Outperforming the Market: An important investor offers four key lessons.

AuthorOchoa-Brillembourg, Hilda

An important investor offers four key lessons.

Hilda Ochoa-Brillembourg is the lead founder and chairman of Strategic Investment Group and co-founder of Emerging Markets Management. She served as the Chief Investment Officer at the Pension Investment Division at the World Bank from 1976 to 1987.

Price Is Not Value

  1. The value of an asset to any particular investor may be lower or higher than the price (or fair value) of the asset in the marketplace, depending on the correlation of that asset to the investor's legacy (existing) portfolio and needs. This is true even if the investor agrees with market forecasts. Many portfolios contain legacy assets or structures (and reflect client needs) that cannot be easily or cost-effectively changed. Financial theory is insufficient to understand the relationship between market prices and investors' utility curves, which lead to different "fair values" (multiple equilibrium pricing) for the same asset depending on the investor.

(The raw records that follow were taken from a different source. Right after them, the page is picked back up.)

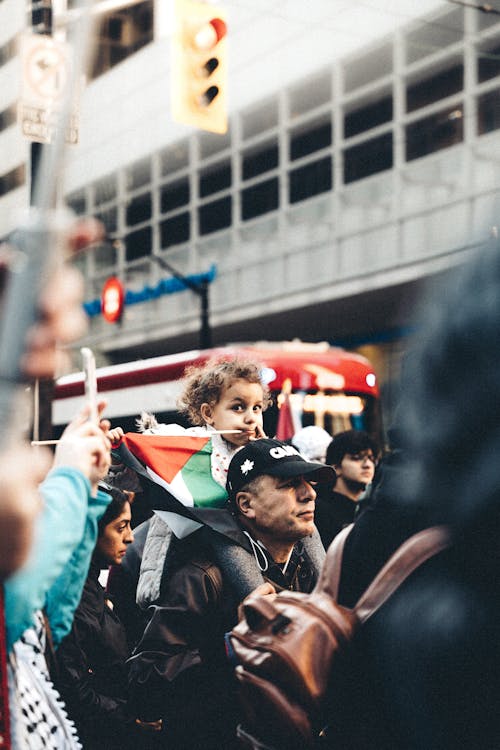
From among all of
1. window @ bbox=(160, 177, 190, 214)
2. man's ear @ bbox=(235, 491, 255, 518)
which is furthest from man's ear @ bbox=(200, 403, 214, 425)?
window @ bbox=(160, 177, 190, 214)

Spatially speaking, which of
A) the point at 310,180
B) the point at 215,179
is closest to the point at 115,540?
the point at 310,180

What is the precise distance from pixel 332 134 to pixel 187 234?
6.70m

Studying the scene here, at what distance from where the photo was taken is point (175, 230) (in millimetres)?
30203

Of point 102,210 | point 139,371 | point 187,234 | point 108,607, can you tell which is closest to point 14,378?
point 108,607

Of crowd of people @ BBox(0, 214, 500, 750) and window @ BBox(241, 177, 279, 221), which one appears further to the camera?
window @ BBox(241, 177, 279, 221)

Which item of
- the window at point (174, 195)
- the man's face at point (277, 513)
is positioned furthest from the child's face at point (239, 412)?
the window at point (174, 195)

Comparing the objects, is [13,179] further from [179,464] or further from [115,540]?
[179,464]

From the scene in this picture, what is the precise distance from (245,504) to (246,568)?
0.97 feet

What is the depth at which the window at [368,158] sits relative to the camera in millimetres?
23203

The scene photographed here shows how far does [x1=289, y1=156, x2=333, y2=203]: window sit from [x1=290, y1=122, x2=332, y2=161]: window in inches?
14.6

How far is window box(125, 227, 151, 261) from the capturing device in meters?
31.3

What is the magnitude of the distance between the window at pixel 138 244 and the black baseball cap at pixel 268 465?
2802cm

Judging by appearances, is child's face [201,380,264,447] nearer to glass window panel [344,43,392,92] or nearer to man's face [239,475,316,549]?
man's face [239,475,316,549]

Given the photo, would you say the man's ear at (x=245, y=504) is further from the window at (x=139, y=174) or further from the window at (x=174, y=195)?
the window at (x=139, y=174)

Assets have a market price available to all buyers but have a different relative value to different buyers. Part I of Delivering Alpha offers a shortcut formula I have found useful to begin identifying assets that fit your legacy portfolio better than other assets.

    There is a brilliant moral assessment of flawed characters we encounter in life in Oscar Wilde's swipe at people who know "the price of everything and the value of nothing." In investing as in life, theory may teach you how the market sets the price of assets, but it will not fully tell you whether that price equals the value of that asset when added to your existing portfolio. In the world of efficient-market believers, this first lesson is probably the most controversial of my findings and possibly the most relevant. The difference between market value and value to an investor might help explain the gap between multiple equilibriums in efficient and inefficient markets--those conditions where different investors are willing to pay different prices for similar assets at the same time.

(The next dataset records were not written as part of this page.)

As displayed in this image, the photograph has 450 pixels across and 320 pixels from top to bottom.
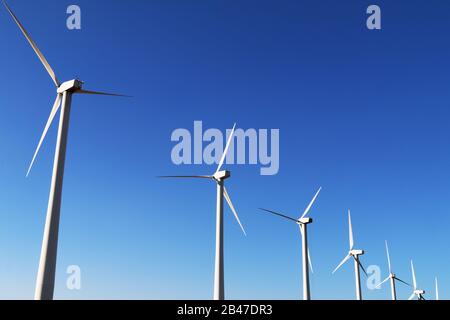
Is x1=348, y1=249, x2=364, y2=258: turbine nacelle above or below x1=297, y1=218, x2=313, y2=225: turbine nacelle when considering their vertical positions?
below

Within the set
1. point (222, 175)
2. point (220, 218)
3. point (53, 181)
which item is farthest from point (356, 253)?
point (53, 181)

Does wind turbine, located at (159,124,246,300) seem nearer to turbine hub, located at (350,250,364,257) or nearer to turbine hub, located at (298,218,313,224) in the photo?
turbine hub, located at (298,218,313,224)

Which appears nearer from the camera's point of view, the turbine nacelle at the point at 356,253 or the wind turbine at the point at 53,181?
the wind turbine at the point at 53,181

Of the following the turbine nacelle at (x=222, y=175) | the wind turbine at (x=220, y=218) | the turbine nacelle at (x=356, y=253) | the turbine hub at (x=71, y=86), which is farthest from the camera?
the turbine nacelle at (x=356, y=253)

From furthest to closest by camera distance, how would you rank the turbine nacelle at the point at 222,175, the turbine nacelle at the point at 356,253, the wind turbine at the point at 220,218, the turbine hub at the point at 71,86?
the turbine nacelle at the point at 356,253
the turbine nacelle at the point at 222,175
the wind turbine at the point at 220,218
the turbine hub at the point at 71,86

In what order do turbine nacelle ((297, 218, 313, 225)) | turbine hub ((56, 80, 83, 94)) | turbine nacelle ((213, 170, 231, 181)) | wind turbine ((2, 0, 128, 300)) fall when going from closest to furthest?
wind turbine ((2, 0, 128, 300)) → turbine hub ((56, 80, 83, 94)) → turbine nacelle ((213, 170, 231, 181)) → turbine nacelle ((297, 218, 313, 225))

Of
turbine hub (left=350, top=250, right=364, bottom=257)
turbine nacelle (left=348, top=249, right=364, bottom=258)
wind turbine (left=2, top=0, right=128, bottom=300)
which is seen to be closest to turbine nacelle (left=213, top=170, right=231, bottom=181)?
wind turbine (left=2, top=0, right=128, bottom=300)

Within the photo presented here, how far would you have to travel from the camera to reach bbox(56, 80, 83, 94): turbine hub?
1646 inches

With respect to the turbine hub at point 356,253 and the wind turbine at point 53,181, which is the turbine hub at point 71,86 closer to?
the wind turbine at point 53,181

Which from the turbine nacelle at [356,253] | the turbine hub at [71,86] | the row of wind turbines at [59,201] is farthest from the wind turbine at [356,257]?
the turbine hub at [71,86]

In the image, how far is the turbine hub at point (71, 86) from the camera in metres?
41.8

    The value of an investment to a particular buyer will be determined by the market price, the expected return and risks, and the correlation of that marginal investment to your legacy portfolio. Few institutional portfolios start with cash. And even if one does, once you have built an optimal portfolio structure from cash, you have a legacy portfolio to contend with. Every new asset added to the legacy portfolio may have a different value...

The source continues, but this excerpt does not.